Vitriol against America is common in Chinese publications, with top party officials convinced that the United States and its allies are working to systematically stifle China’s rise as a superpower. With the Hong Kong issue, the attacks are likely to intensify.
“Many people in China have made up their minds already: They believe the relationship between China and the United States cannot get any worse,” said Yik Chan Chin, a lecturer in media and communication studies at the Xi’an Jiaotong-Liverpool University in Suzhou, China. “This kind of discourse will become common now. They’re really not worried about what the president of America will say.”
News outlets are keeping the focus on Xi Jinping.
While the Hong Kong security laws are attracting wide attention outside China, the domestic news media in China is trying to keep the focus on Mr. Xi.
Mr. Xi is front and center as he takes part in China’s biggest political event of the year, the annual session of the National People’s Congress, where the Hong Kong laws are being introduced. He is using the congress to project strength at a time when criticism of China is growing on the global stage.
China Central Television, the state broadcaster, featured Mr. Xi’s vow to protect the health of Chinese citizens “at all costs” in fighting the coronavirus outbreak.
While Mr. Xi did not address the Hong Kong crackdown, he has seized the moment to tout the strength of China’s authoritarian system. On Friday, Mr. Xi told delegates to the congress that “China’s socialist democracy is the broadest, most genuine and most effective democracy to safeguard the fundamental interests of the people,” according to Chinese news reports.
China is censoring alternative points of view about Hong Kong.
With the congress in full swing, the authorities are eager to avoid any disruptions. And China’s censorship apparatus is in overdrive.
Criticism of the party’s decision to move forward with the Hong Kong security laws was quickly deleted from social media sites on Friday. Chinese sites instead displayed bombastic editorials defending China’s handling of the unrest in Hong Kong.
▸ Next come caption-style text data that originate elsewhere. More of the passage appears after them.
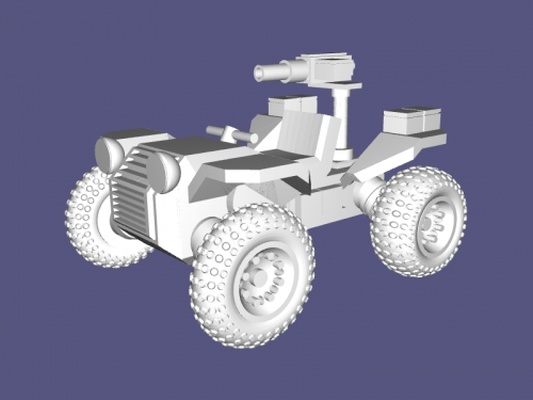 atv a gun toys machinery 3d print model - Mito3D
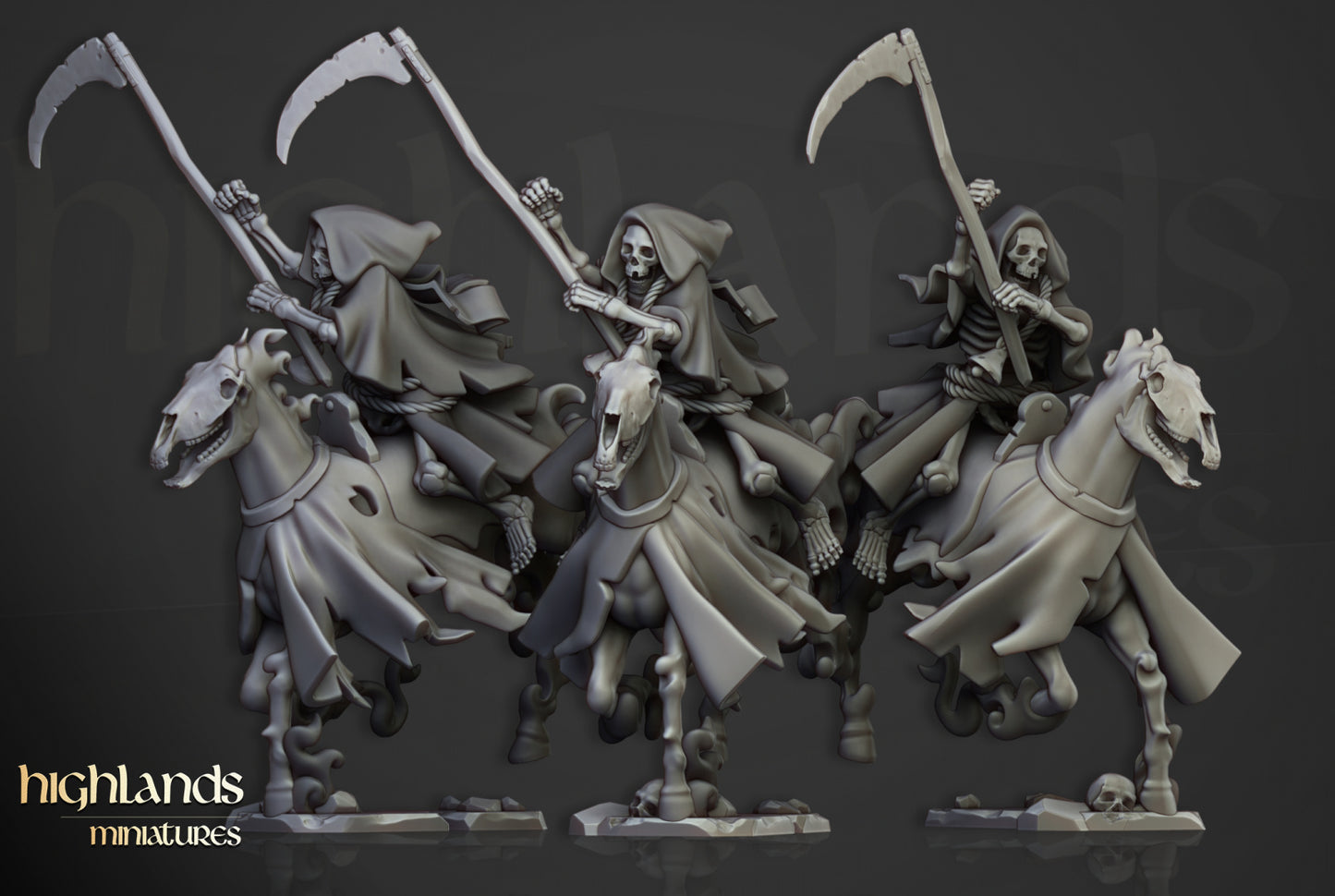 Transilvanya Spectral Cavalry Unit 10x - Highlands Miniatures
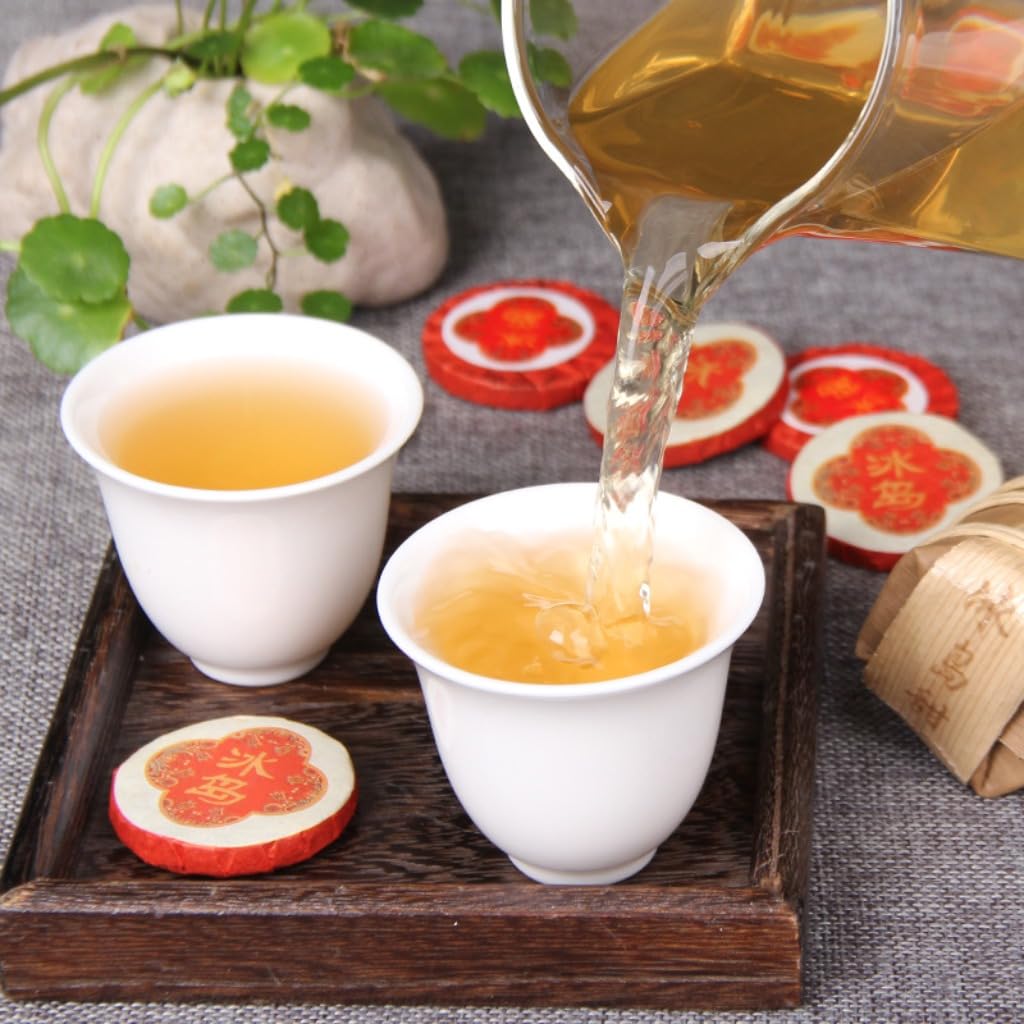Yunnan Roher Pu-Erh Tee 42g / Tube (6g * 7 Kuchen) | Teekuchen Von Alten Bäumen | Natürlich Süß | Einzeln Verpackt (42g * 10 Röhren) / 14,82oz)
“Don’t underestimate the central government’s determination to deal with the Hong Kong issue,” read a story published by China Central Television.
People’s Daily, the flagship newspaper of the party, published a video clip showing thunderous applause as the security laws were introduced inside the ornate Great Hall of the People in Beijing. Adding a suspenseful soundtrack for effect, the video proclaimed, “This shows the determination to maintain Hong Kong’s prosperity and stability!”
The government also tried to restrict coverage of the new security law by the foreign news media. The BBC on Friday aired a report about the introduction of the security laws at the congress. Every time it mentioned the legislation, screens in mainland China went black.
Albee Zhang and Claire Fu contributed research.